Sunday, April 17, 2011

Srinivasa Aiyengar Ramanujan


Ramanujan was born in Tamil Nadu on December 22, 1887. His father was a gumasta and mother was a woman of great piety and devotion. He was a very quiet and thoughtful child who did not give much time to play or roam about with boys of his age. He learnt hymns, songs, read religious epics and devotional literature and could recite verses and slokas from the Vedas, the Upanishads and the Thirukural.

When he joined in a local school at Kumbhakonam at the age of five, the boys were under-struck at the peculiar bent of mind of Ramanujan and asked his help to solve problems. In 1894, he joined the town High school at Kumbhakonam. It was he who had prepared the time table for that school. The senior mathematics teacher Sir Ganapathy Subbier was aware of Ramanujan’s special ability and got the work done from him. 

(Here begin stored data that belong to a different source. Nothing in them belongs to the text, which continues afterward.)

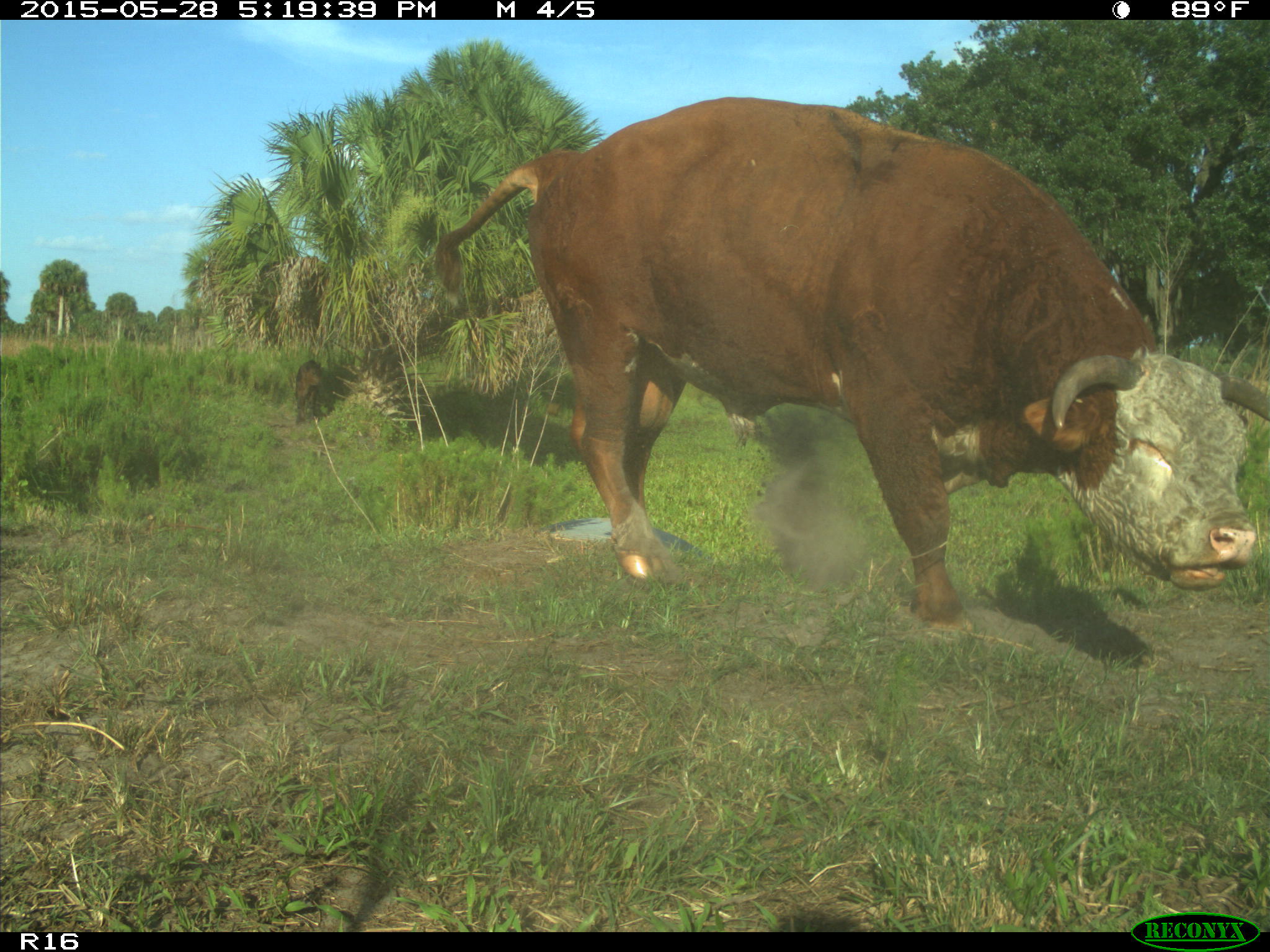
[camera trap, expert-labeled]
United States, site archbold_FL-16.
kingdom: Animalia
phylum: Chordata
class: Mammalia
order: Artiodactyla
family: Bovidae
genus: Bos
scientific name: Bos taurus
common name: domestic cow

One interesting doubt by Ramanujan was, when his teacher was explaining any quantity divided by it was equal to unity, he stood up and asked if zero divided by zero was also equal to unity. How come no other student has this doubt but Ramanujan alone asked. He was an exceptional legend in the world of Mathematics. Though we know many other mathematicians he stood a step above them. 

He never wrote any proof and reference. But after  the publishing of a ‘Synopsis of Elementary Results in Pure and Applied Mathematics’ by George Shoo bridge Carr, Ramanujan started to work and write down theorems on sheets of paper, later known as Note-books, which have provided plenty of study materials for researchers in future. He was a Drashta (seer) in mathematics. Areas in which he concentrated are Magic squares, continued fractions, hyper-geometric series, and properties of numbers prime as well as composite, partition of numbers, elliptical integrals and mock theta functions.

Ramanujan’s life is like a glacier whose major part lies hidden below the surface and only a small section is visible above. He was a sadhak (a truth seeker) whose aim was to identify the Supreme through mathematics. His eyes were a mirror of his soul. He died at the age of 33.